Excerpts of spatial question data
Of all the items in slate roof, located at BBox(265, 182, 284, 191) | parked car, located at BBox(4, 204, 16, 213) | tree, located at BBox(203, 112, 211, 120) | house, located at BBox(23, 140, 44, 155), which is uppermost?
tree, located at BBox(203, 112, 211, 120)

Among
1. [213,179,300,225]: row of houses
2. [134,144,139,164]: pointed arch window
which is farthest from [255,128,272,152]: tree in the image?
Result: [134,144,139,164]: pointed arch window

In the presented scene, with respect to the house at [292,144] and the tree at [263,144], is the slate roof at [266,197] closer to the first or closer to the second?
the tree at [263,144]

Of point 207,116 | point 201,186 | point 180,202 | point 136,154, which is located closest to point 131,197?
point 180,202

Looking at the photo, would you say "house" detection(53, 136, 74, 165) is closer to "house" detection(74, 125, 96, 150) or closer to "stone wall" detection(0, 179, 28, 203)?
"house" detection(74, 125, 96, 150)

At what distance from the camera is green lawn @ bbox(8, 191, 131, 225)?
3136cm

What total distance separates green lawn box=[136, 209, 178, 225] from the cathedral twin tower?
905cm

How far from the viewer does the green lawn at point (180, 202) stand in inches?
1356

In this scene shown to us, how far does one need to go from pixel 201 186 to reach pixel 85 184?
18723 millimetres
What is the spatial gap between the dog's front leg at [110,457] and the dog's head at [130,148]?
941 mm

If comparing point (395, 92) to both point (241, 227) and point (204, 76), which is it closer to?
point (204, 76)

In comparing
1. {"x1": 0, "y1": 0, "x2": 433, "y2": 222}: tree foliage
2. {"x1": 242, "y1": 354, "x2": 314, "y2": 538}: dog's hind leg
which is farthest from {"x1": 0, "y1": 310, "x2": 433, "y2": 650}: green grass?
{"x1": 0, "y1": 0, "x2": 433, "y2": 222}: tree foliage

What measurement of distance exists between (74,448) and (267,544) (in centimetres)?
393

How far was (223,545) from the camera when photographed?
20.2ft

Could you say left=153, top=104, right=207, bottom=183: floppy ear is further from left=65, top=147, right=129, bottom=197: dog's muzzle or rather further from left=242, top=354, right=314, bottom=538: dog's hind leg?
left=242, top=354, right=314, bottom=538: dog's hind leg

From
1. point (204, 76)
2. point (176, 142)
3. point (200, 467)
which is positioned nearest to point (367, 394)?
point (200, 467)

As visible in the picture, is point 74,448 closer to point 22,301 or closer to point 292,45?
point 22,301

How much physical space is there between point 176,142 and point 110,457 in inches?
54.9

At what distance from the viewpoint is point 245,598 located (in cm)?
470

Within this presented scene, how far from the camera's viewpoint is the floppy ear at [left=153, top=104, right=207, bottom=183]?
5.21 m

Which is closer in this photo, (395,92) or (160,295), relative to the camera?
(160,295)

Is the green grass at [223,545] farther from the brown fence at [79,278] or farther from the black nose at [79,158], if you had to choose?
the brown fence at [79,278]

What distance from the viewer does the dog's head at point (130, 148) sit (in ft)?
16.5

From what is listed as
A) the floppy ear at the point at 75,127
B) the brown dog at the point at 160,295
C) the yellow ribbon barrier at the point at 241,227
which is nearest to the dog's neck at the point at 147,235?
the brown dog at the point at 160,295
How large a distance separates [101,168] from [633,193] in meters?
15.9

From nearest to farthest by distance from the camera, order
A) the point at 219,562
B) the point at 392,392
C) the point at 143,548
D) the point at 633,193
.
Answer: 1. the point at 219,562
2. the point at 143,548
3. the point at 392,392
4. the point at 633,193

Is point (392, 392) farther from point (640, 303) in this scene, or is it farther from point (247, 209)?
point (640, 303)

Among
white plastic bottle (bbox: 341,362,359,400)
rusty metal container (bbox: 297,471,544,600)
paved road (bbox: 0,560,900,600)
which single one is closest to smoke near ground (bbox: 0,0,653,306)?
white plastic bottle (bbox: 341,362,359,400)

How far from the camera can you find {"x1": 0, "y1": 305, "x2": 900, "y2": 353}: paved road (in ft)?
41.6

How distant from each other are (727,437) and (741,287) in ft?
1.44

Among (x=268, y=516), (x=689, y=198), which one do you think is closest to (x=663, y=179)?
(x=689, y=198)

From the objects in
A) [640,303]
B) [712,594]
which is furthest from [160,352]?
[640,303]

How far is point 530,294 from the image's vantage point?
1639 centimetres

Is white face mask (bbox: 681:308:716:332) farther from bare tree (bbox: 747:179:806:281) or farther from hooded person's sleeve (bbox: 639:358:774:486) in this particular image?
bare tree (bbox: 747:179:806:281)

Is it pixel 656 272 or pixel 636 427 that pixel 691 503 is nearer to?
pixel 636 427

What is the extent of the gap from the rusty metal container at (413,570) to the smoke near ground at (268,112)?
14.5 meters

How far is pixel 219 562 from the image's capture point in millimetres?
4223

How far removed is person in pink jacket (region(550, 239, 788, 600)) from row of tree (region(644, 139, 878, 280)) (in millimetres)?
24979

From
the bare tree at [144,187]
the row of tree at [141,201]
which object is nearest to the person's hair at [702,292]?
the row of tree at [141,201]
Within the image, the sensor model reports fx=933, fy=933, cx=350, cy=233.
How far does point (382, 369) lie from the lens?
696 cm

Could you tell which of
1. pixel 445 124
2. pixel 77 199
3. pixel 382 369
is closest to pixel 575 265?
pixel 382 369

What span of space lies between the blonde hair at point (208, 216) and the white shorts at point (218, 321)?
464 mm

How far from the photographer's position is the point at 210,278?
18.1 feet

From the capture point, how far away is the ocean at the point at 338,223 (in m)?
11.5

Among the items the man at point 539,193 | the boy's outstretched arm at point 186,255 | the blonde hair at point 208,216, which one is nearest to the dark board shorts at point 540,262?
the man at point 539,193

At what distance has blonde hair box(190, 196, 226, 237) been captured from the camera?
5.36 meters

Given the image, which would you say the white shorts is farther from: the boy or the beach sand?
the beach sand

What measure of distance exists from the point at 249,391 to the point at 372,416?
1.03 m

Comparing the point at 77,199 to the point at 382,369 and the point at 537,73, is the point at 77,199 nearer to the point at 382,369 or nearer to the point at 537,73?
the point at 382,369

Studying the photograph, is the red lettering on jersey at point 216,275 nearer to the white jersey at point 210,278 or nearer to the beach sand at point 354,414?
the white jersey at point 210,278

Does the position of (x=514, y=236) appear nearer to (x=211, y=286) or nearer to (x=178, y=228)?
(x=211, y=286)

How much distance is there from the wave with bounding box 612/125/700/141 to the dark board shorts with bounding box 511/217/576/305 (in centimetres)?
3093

» **Task goal**: Please rewrite the rows above as a numbered list, leaving out the blank lines.

» **Full output**:
1. Of all the items in slate roof, located at BBox(265, 182, 284, 191) | parked car, located at BBox(4, 204, 16, 213) | tree, located at BBox(203, 112, 211, 120) | house, located at BBox(23, 140, 44, 155), which is uppermost?
2. tree, located at BBox(203, 112, 211, 120)
3. Among
4. 1. [213,179,300,225]: row of houses
5. 2. [134,144,139,164]: pointed arch window
6. which is farthest from [255,128,272,152]: tree in the image?
7. Result: [134,144,139,164]: pointed arch window
8. In the presented scene, with respect to the house at [292,144] and the tree at [263,144], is the slate roof at [266,197] closer to the first or closer to the second?
9. the tree at [263,144]
10. Of point 207,116 | point 201,186 | point 180,202 | point 136,154, which is located closest to point 131,197?
11. point 180,202
12. Looking at the photo, would you say "house" detection(53, 136, 74, 165) is closer to "house" detection(74, 125, 96, 150) or closer to "stone wall" detection(0, 179, 28, 203)?
13. "house" detection(74, 125, 96, 150)
14. At what distance from the camera is green lawn @ bbox(8, 191, 131, 225)?
15. 3136cm
16. What total distance separates green lawn box=[136, 209, 178, 225] from the cathedral twin tower?
17. 905cm
18. How far from the viewer does the green lawn at point (180, 202) stand in inches?
19. 1356
20. In this scene shown to us, how far does one need to go from pixel 201 186 to reach pixel 85 184?
21. 18723 millimetres
22. What is the spatial gap between the dog's front leg at [110,457] and the dog's head at [130,148]?
23. 941 mm
24. If comparing point (395, 92) to both point (241, 227) and point (204, 76), which is it closer to?
25. point (204, 76)
26. In comparing
27. 1. {"x1": 0, "y1": 0, "x2": 433, "y2": 222}: tree foliage
28. 2. {"x1": 242, "y1": 354, "x2": 314, "y2": 538}: dog's hind leg
29. which is farthest from {"x1": 0, "y1": 310, "x2": 433, "y2": 650}: green grass?
30. {"x1": 0, "y1": 0, "x2": 433, "y2": 222}: tree foliage
31. What measurement of distance exists between (74,448) and (267,544) (in centimetres)?
32. 393
33. How far was (223,545) from the camera when photographed?
34. 20.2ft
35. Could you say left=153, top=104, right=207, bottom=183: floppy ear is further from left=65, top=147, right=129, bottom=197: dog's muzzle or rather further from left=242, top=354, right=314, bottom=538: dog's hind leg?
36. left=242, top=354, right=314, bottom=538: dog's hind leg
37. From
38. 1. point (204, 76)
39. 2. point (176, 142)
40. 3. point (200, 467)
41. which is positioned nearest to point (367, 394)?
42. point (200, 467)
43. As visible in the picture, is point 74,448 closer to point 22,301 or closer to point 292,45?
44. point 22,301
45. How much physical space is there between point 176,142 and point 110,457 in inches?
46. 54.9
47. At what distance from the viewpoint is point 245,598 located (in cm)?
48. 470
49. Within this presented scene, how far from the camera's viewpoint is the floppy ear at [left=153, top=104, right=207, bottom=183]?
50. 5.21 m
51. Which is closer in this photo, (395,92) or (160,295), relative to the camera?
52. (160,295)
53. Is the green grass at [223,545] farther from the brown fence at [79,278] or farther from the black nose at [79,158], if you had to choose?
54. the brown fence at [79,278]
55. What distance from the viewer does the dog's head at point (130, 148) sit (in ft)?
56. 16.5
57. From what is listed as
58. A) the floppy ear at the point at 75,127
59. B) the brown dog at the point at 160,295
60. C) the yellow ribbon barrier at the point at 241,227
61. which is nearest to the dog's neck at the point at 147,235?
62. the brown dog at the point at 160,295
63. How large a distance separates [101,168] from [633,193] in meters?
64. 15.9
65. From nearest to farthest by distance from the camera, order
66. A) the point at 219,562
67. B) the point at 392,392
68. C) the point at 143,548
69. D) the point at 633,193
70. .
71. Answer: 1. the point at 219,562
72. 2. the point at 143,548
73. 3. the point at 392,392
74. 4. the point at 633,193
75. Is point (392, 392) farther from point (640, 303) in this scene, or is it farther from point (247, 209)?
76. point (640, 303)
77. Among
78. white plastic bottle (bbox: 341,362,359,400)
79. rusty metal container (bbox: 297,471,544,600)
80. paved road (bbox: 0,560,900,600)
81. which single one is closest to smoke near ground (bbox: 0,0,653,306)?
82. white plastic bottle (bbox: 341,362,359,400)
83. How far from the camera can you find {"x1": 0, "y1": 305, "x2": 900, "y2": 353}: paved road (in ft)?
84. 41.6
85. How distant from each other are (727,437) and (741,287) in ft?
86. 1.44
87. Among (x=268, y=516), (x=689, y=198), which one do you think is closest to (x=663, y=179)?
88. (x=689, y=198)
89. From the objects in
90. A) [640,303]
91. B) [712,594]
92. which is furthest from [160,352]?
93. [640,303]
94. How far is point 530,294 from the image's vantage point?
95. 1639 centimetres
96. Is white face mask (bbox: 681:308:716:332) farther from bare tree (bbox: 747:179:806:281) or farther from hooded person's sleeve (bbox: 639:358:774:486) in this particular image?
97. bare tree (bbox: 747:179:806:281)
98. Is it pixel 656 272 or pixel 636 427 that pixel 691 503 is nearer to?
99. pixel 636 427
100. What is the extent of the gap from the rusty metal container at (413,570) to the smoke near ground at (268,112)?
101. 14.5 meters
102. How far is pixel 219 562 from the image's capture point in millimetres?
103. 4223
104. How far removed is person in pink jacket (region(550, 239, 788, 600)) from row of tree (region(644, 139, 878, 280)) (in millimetres)?
105. 24979
106. From
107. the bare tree at [144,187]
108. the row of tree at [141,201]
109. which object is nearest to the person's hair at [702,292]?
110. the row of tree at [141,201]
111. Within the image, the sensor model reports fx=933, fy=933, cx=350, cy=233.
112. How far does point (382, 369) lie from the lens?
113. 696 cm
114. Could you tell which of
115. 1. pixel 445 124
116. 2. pixel 77 199
117. 3. pixel 382 369
118. is closest to pixel 575 265?
119. pixel 382 369
120. What span of space lies between the blonde hair at point (208, 216) and the white shorts at point (218, 321)?
121. 464 mm
122. How far from the photographer's position is the point at 210,278?
123. 18.1 feet
124. From the capture point, how far away is the ocean at the point at 338,223 (in m)?
125. 11.5
126. Among the items the man at point 539,193 | the boy's outstretched arm at point 186,255 | the blonde hair at point 208,216, which one is nearest to the dark board shorts at point 540,262?
127. the man at point 539,193
128. At what distance has blonde hair box(190, 196, 226, 237) been captured from the camera?
129. 5.36 meters
130. Given the image, which would you say the white shorts is farther from: the boy or the beach sand?
131. the beach sand
132. What measure of distance exists from the point at 249,391 to the point at 372,416?
133. 1.03 m
134. Comparing the point at 77,199 to the point at 382,369 and the point at 537,73, is the point at 77,199 nearer to the point at 382,369 or nearer to the point at 537,73?
135. the point at 382,369
136. Studying the photograph, is the red lettering on jersey at point 216,275 nearer to the white jersey at point 210,278 or nearer to the beach sand at point 354,414?
137. the white jersey at point 210,278
138. Does the position of (x=514, y=236) appear nearer to (x=211, y=286) or nearer to (x=178, y=228)?
139. (x=211, y=286)
140. How much distance is there from the wave with bounding box 612/125/700/141 to the dark board shorts with bounding box 511/217/576/305 (in centimetres)?
141. 3093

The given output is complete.